De par leur souci du corps, des culturalistes comme Andrea Dworkin entrevoient la sexualité comme un des principaux terrains d’oppression, mais aussi d’identification, de contrôle et de connaissance de soi. En plus de leur dénonciation de la pornographie et de la violence sexuelle, elles préconisent une sexualité féminine (idéalement homosexuelle) tendre et affectueuse. Le cinquième chapitre explore la critique par les féministes libertaires de ce qu’elles perçoivent comme une conception foncièrement normative, moraliste et conservatrice de la sexualité des femmes. Gayle Rubin, par exemple, refuse toute domestication du désir féminin et insiste pour distinguer l’agentivité sexuelle – source de libération pour les femmes – du genre et de l’oppression. Tandis que les féministes culturalistes appellent à une cohérence entre la sexualité et l’action politique parce que le privé est politique, les libertaires réclament le droit à la contradiction et rejettent l’idée que les femmes sont plus morales que les hommes. Les libertaires contestent notamment le continuum lesbien proposé par Adrienne Rich parce qu’il minimise l’érotisme et l’attirance au fondement de toute sexualité émancipatrice.

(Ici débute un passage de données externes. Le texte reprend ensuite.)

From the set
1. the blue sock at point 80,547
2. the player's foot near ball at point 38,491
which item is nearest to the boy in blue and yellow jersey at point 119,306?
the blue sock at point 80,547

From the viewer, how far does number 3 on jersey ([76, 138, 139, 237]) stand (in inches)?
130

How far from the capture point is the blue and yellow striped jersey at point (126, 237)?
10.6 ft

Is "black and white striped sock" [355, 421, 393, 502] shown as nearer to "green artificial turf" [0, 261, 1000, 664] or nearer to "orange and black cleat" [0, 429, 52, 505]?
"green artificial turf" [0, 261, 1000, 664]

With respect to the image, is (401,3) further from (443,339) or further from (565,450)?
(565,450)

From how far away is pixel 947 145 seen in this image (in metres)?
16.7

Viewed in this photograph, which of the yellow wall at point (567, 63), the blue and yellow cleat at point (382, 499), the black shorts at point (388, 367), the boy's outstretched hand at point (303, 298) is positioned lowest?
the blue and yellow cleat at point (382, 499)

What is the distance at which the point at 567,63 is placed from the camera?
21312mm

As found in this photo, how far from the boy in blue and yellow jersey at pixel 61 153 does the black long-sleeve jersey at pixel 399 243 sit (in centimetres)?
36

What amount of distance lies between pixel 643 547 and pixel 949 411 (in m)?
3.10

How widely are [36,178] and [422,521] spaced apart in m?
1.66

Le tournant des années 90 marque l’éclatement du paradigme culturaliste, alors que la différence dans la différence devient le mot d’ordre. Des féministes noires comme Audre Lorde, souvent issues des cercles intellectuels culturalistes dont elles partagent plusieurs préoccupations, dénoncent les femmes blanches et leur monopole idéologique. Dans une société aussi fragmentée que les États-Unis, promouvoir une culture commune à toutes les femmes est une utopie beaucoup trop radicale. Jammal souligne en conclusion l’immense contribution des féministes culturalistes à la création d’une identité féministe, à la fois construit social et projet politique, qui repose sur la nécessaire solidarité entre toutes les femmes malgré les différences.

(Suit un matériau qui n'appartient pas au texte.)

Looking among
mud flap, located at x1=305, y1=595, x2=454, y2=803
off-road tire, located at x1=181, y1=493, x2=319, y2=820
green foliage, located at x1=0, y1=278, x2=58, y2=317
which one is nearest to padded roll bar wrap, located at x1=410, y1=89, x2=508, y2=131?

L’ouvrage Égales et différentes? est une esquisse plutôt qu’une oeuvre achevée, un survol au lieu d’un effort réel de synthèse. Les critères ayant mené à l’inclusion de certains travaux et à l’exclusion d’autres demeurent flous. Aucune historienne n’est intégrée au corpus étudié, alors que les travaux des Carroll Smith-Rosenberg, Lillian Faderman et Gerda Lerner ont été influents dans la formulation du paradigme féministe culturaliste. On peut aussi aisément reprocher à Jammal de mal catégoriser telle ou telle auteure d’après les typologies dont sont friandes les études féministes. Tiré d’une thèse soutenue au début des années 2000, l’ouvrage ne tient pas compte des études récentes (notamment en français) sur l’oeuvre des théoriciennes citées et la présentation générale n’est pas aussi soignée qu’on pourrait le souhaiter. Cela dit, cette étude est utile parce qu’elle permet de renouveler la réflexion sur ce paradigme théorique. Le discours de la différence idéalise les femmes et leur culture, mais il est porteur aujourd’hui encore d’une action politique subversive présente autant dans l’écoféminisme indien d’une Vandana Shiva que dans la critique du capitalisme américain d’une Nancy Fraser. L’apport significatif de Jammal à la connaissance du féminisme culturaliste américain participera, on peut l’espérer, à l’émergence de nouveaux travaux.